__What is needed__.
Swap every occurrence of "column capital" for "pillar capital" throughout the items below, leaving everything else unchanged.
--------------------------------------------------
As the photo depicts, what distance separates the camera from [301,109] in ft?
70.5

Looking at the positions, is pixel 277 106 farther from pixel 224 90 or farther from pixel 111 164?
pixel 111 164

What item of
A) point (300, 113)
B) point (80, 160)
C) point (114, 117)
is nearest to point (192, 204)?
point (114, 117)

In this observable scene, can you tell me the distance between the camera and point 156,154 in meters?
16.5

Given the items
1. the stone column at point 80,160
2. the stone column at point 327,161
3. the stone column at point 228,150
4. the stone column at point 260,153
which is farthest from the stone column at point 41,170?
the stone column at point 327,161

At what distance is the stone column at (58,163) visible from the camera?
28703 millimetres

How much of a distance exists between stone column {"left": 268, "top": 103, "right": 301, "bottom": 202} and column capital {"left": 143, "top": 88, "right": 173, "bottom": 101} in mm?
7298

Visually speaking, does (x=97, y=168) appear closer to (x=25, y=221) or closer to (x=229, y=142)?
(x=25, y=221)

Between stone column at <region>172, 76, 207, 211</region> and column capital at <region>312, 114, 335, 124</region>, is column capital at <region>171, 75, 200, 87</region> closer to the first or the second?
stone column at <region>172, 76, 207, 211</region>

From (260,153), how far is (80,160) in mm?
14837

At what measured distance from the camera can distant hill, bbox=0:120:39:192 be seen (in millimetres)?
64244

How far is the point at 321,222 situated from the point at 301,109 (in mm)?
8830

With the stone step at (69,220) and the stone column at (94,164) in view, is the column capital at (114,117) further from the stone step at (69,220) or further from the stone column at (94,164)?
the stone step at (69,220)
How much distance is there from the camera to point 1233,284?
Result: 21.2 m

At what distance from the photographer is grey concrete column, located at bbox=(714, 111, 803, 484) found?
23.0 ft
--------------------------------------------------
__Task response__.
As the photo depicts, what distance separates the camera from [301,109] in ft?
70.5

Looking at the positions, is pixel 277 106 farther from pixel 224 90 or farther from pixel 111 164?
pixel 111 164

What item of
A) point (300, 113)
B) point (80, 160)
C) point (114, 117)
is nearest to point (192, 204)?
point (114, 117)

In this observable scene, can you tell me the distance between the camera and point 156,154 in meters?
16.5

Given the items
1. the stone column at point 80,160
2. the stone column at point 327,161
3. the stone column at point 228,150
4. the stone column at point 260,153
which is farthest from the stone column at point 41,170?
the stone column at point 327,161

At what distance is the stone column at (58,163) visible from the camera?
28703 millimetres

How much of a distance exists between stone column {"left": 268, "top": 103, "right": 301, "bottom": 202} and pillar capital {"left": 143, "top": 88, "right": 173, "bottom": 101} in mm?
7298

Visually speaking, does (x=97, y=168) appear closer to (x=25, y=221) or closer to (x=229, y=142)?
(x=25, y=221)

Between stone column at <region>172, 76, 207, 211</region> and pillar capital at <region>312, 114, 335, 124</region>, is pillar capital at <region>171, 75, 200, 87</region> closer to the first or the second?
stone column at <region>172, 76, 207, 211</region>

From (260,153), how far is (80,160) in mm?
14837

At what measured distance from the camera can distant hill, bbox=0:120:39:192 be seen (in millimetres)?
64244

How far is the point at 321,222 situated from the point at 301,109 (in mm)?
8830

With the stone step at (69,220) and the stone column at (94,164) in view, is the pillar capital at (114,117) further from the stone step at (69,220) or further from the stone column at (94,164)?
the stone step at (69,220)
How much distance is there from the camera to point 1233,284?
Result: 21.2 m

At what distance from the photographer is grey concrete column, located at bbox=(714, 111, 803, 484) found?
23.0 ft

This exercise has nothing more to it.